As we just explained, threads treat patches asynchronously, thus balancing their computational loads. Indeed, some patches may have more particles than others and therefore represent a heavier load. In the meantime, other threads can take care of several lighter patches. Unfortunately, it may not be sufficient. When one MPI patch collection holds more total load than the others, it will take a long time to compute, while the other processes have already finished and wait for this one. This can cause large delays.

Smilei has an algorithm able to reduce this imbalance by exchanging patches from one MPI patch collection to another. A process that has too much load will give patches to other processes in order to reduce the size of its MPI patch collection. This algorithm is based on an ordering of the patches by a Hilbert curve, as drawn in Fig. 7. One MPI patch collection contains only patches that contiguously follow this curve. If this “portion” of the curve has too much load, it will send some patches to the portions ahead or after, along the same curve.

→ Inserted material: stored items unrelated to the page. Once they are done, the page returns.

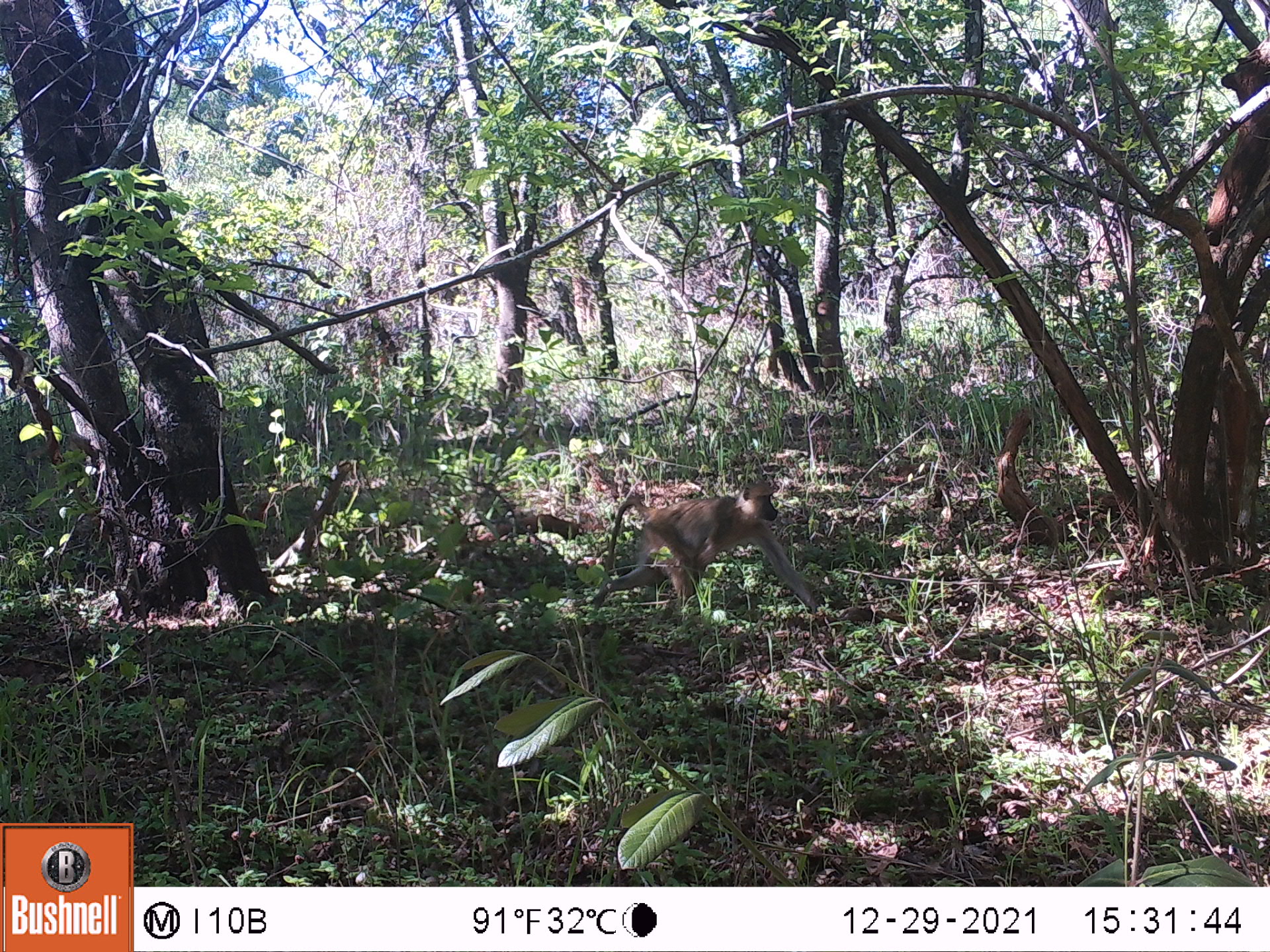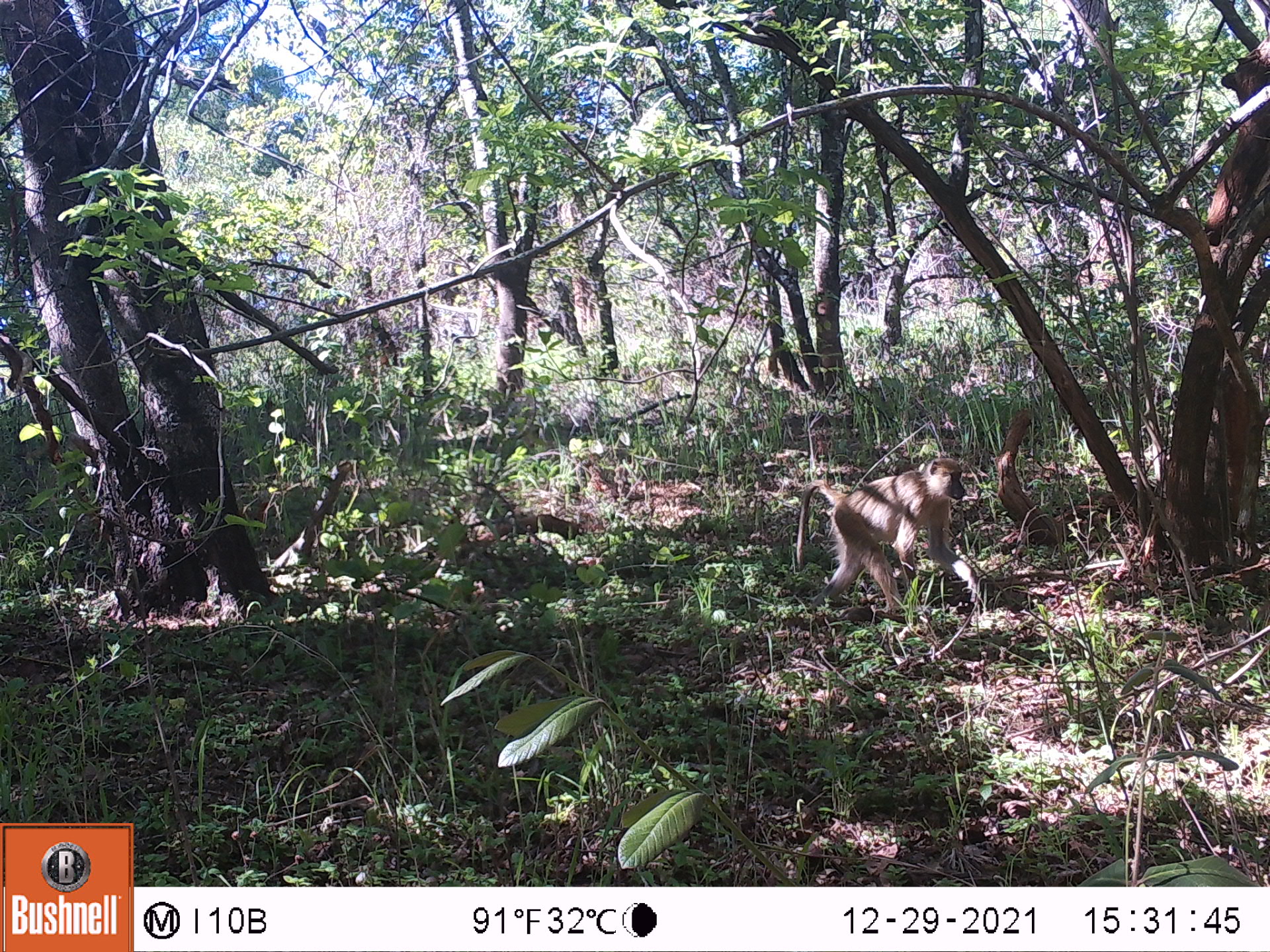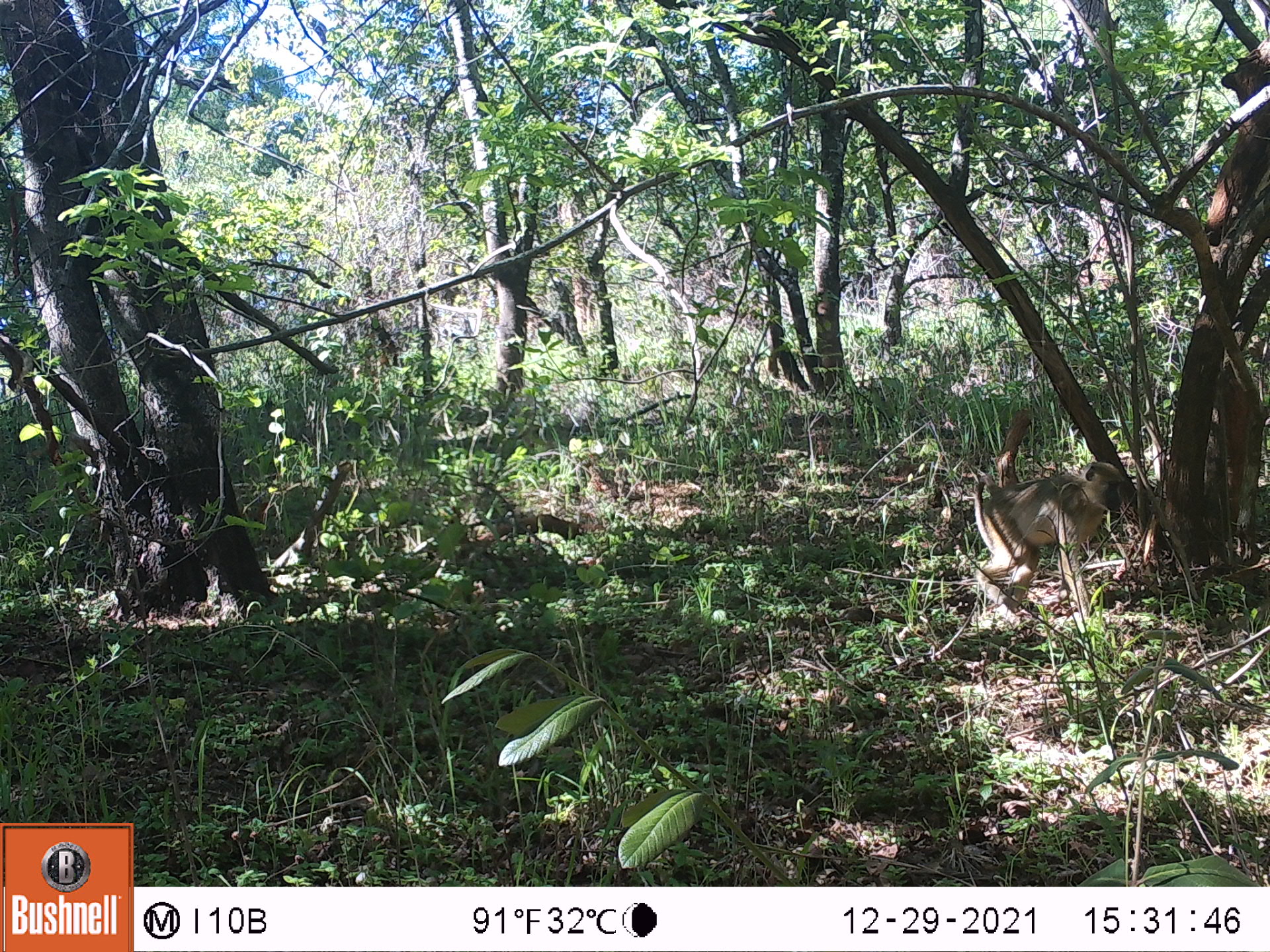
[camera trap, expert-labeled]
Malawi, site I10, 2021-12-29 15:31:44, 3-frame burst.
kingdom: Animalia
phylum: Chordata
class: Mammalia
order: Primates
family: Cercopithecidae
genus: Papio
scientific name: Papio cynocephalus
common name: yellow baboon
Yellow baboon (Papio cynocephalus), count 1.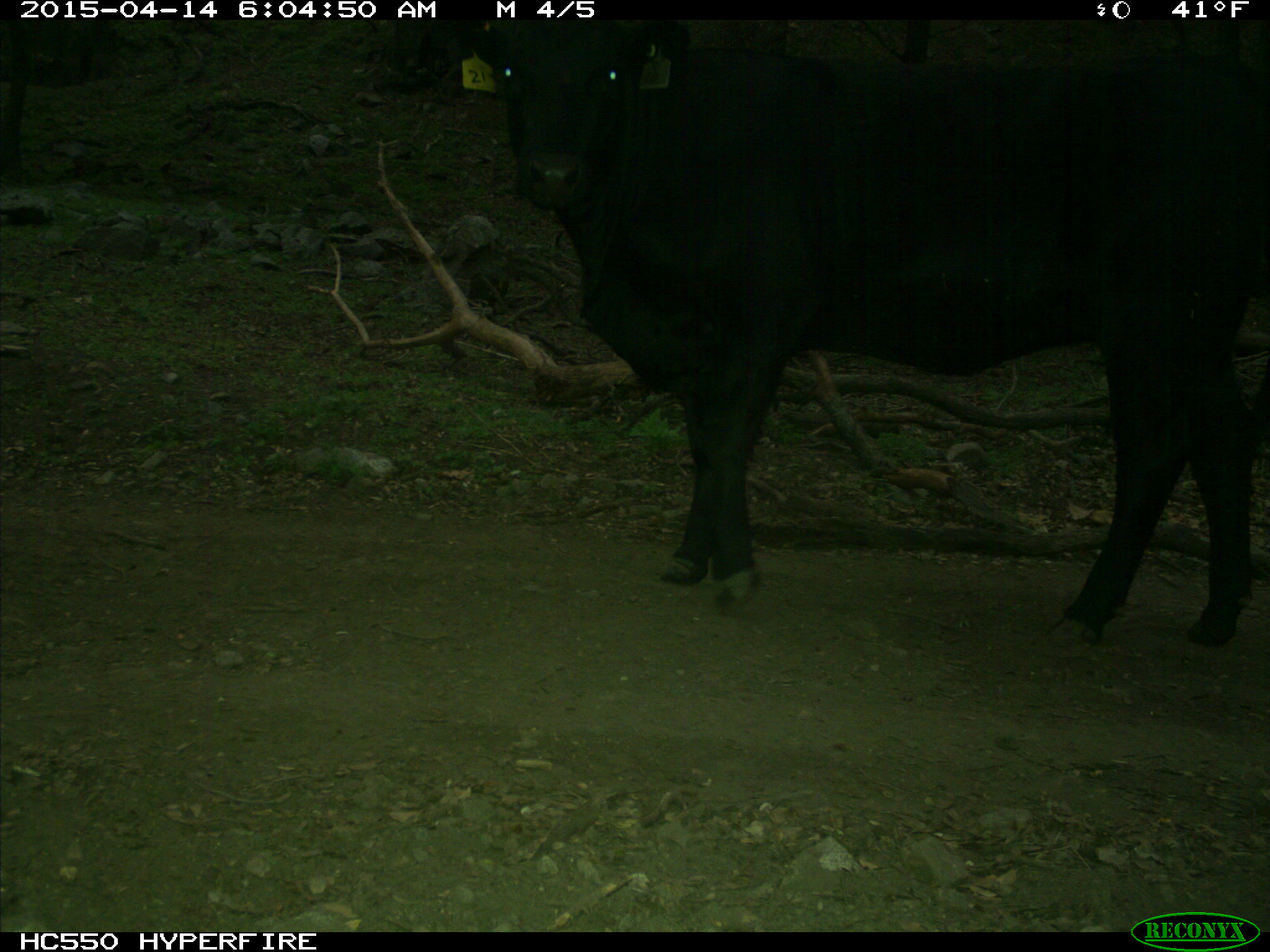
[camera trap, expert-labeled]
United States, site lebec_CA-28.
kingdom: Animalia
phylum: Chordata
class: Mammalia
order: Artiodactyla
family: Bovidae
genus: Bos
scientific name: Bos taurus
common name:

By repeating this operation every now and then, we ensure that all regions manage an equitable computational load.

../_images/PatchDecompositionHilbert.svg

Fig. 7 The shape of the Hilbert curve which determines the patch order.


Practical setup

The user must choose the number of processes and threads (see Run). Furthermore, they must define how the whole domain is split into patches (see number_of_patches). Here are a few rules and recommendations to help deciding this splitting.

  • In each direction \(x\), \(y\), \(z\), the number of patches must be a power of 2.

  • The minimum patch size depends on the order of the interpolation_order. For the default order 2, the minimum size is 6 cells in each direction.

  • Have reasonably small patches. Small patches are beneficial to efficient load balancing and cache use, but they increase the synchronization costs. The optimal patch size depends strongly on the type of simulation. Use small patches (down to 6x6x6 cells) if your simulation has small regions with many particles. Use larger patches (typically 100x100 or 25x25x25 cells) otherwise.

  • For high performances, each process should own more patches than threads. And even many more if possible. This means that the total number of patches should be larger than the total number of threads, at the very least.

  • Have only as many MPI processes as sockets in order to optimize the memory distribution. Less MPI processes is not possible because they cannot be split among separate memory spaces. More MPI processes is not recommended because they are not as efficient as OpenMP threads.

  • Have as many threads per process as cores per socket. If you have less threads than cores, you will not be using all your cores. Use more threads than cores only if your architecture supports it well.

  • Use dynamic scheduling for the OpenMP protocol, by setting the environment variable:

    export OMP_SCHEDULE=dynamic
    

    This affects only the particles treatment, which will be assigned to threads dynamically (fields are always assigned statically).

  • Take these recommendations with a pinch of salt. Do your own tests and send us feedback!


MPI patch collections forming rectangular areas

For some plasma shapes, following the hilbert curve (as described above) may not be efficient. In Smilei, it is possible to use a classical grouping of patches in rectangles or cubes.

In the namelist:

Main(
    ...
    patch_arrangement = "linearized_XY",  # 2D
    patch_arrangement = "linearized_XYZ", # 3D
    ...
)

Those linearized decompositions are oriented to contiguously store patches along the innermost direction (Z, then Y, then X). The storage order can be modified through following options

Main(
    ...
    patch_arrangement = "linearized_YX",  # 2D
    patch_arrangement = "linearized_ZYX", # 3D
    ...
)

These options has several consequences:

  • No more restrictions on the number of patches per direction.

  • Load balancing is not available.

  • To use the Fields diagnostics, the number of patches per process must allow a rectangular tessellation of the simulation box. For instance:

    • 8 x 8 patches on 4 MPI process : ok, each process own 2 x 8 patches slice.

    • 6 x 8 patches on 4 MPI process : not ok, each process owns 12 patches which overlap 2 tiles.